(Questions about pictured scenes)
———
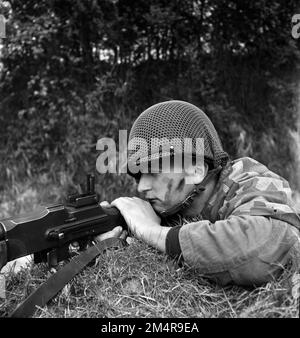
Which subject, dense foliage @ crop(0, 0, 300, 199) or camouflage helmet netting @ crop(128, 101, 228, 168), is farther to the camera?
dense foliage @ crop(0, 0, 300, 199)

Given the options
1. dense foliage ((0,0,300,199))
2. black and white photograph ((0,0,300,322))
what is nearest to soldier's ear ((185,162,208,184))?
black and white photograph ((0,0,300,322))

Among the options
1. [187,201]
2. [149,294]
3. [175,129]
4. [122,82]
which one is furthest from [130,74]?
[149,294]

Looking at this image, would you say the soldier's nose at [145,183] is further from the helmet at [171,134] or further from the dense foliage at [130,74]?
the dense foliage at [130,74]

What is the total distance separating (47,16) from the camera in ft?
18.9

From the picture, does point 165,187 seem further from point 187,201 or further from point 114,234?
point 114,234

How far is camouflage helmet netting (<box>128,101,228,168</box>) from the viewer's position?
7.25 feet

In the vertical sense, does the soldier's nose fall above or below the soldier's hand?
above

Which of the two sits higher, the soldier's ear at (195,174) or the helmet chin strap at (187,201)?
the soldier's ear at (195,174)

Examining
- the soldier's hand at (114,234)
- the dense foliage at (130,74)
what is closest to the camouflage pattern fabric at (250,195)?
the soldier's hand at (114,234)

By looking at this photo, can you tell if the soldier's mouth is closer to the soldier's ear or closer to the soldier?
the soldier

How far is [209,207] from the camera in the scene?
2320 millimetres

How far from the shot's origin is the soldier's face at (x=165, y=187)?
2.23 m

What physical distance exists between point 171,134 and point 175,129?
39 mm

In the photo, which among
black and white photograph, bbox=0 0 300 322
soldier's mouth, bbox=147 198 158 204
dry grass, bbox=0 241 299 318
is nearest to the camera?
dry grass, bbox=0 241 299 318
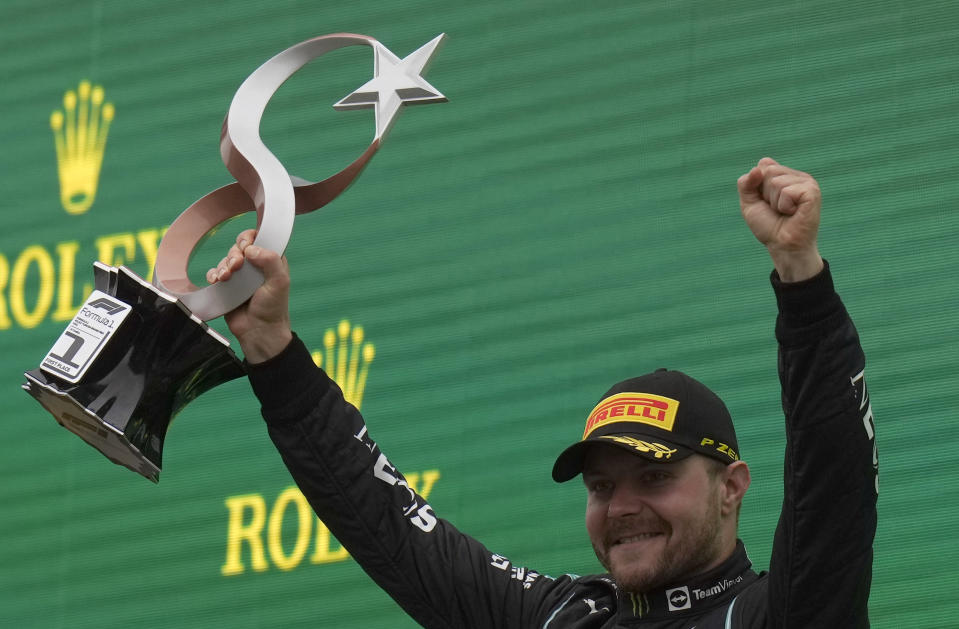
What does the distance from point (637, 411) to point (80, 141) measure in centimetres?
201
———
Requirement: Copy out every line from the one containing "How far is [209,207]" through the end of the entries, keeping the wording unchanged. Omit the pictures from your answer.

Answer for this exercise:
How far is [209,207] from the camera in the scene?
2320 millimetres

How far from the shot's origin is the soldier's face at (x=165, y=187)?
2.23 m

What physical distance exists between point 171,134 and point 175,129?
39 mm

In the photo, which among
black and white photograph, bbox=0 0 300 322
soldier's mouth, bbox=147 198 158 204
dry grass, bbox=0 241 299 318
is nearest to the camera?
dry grass, bbox=0 241 299 318
What does the distance from point (637, 411) to point (80, 141) measure in centimetres?
201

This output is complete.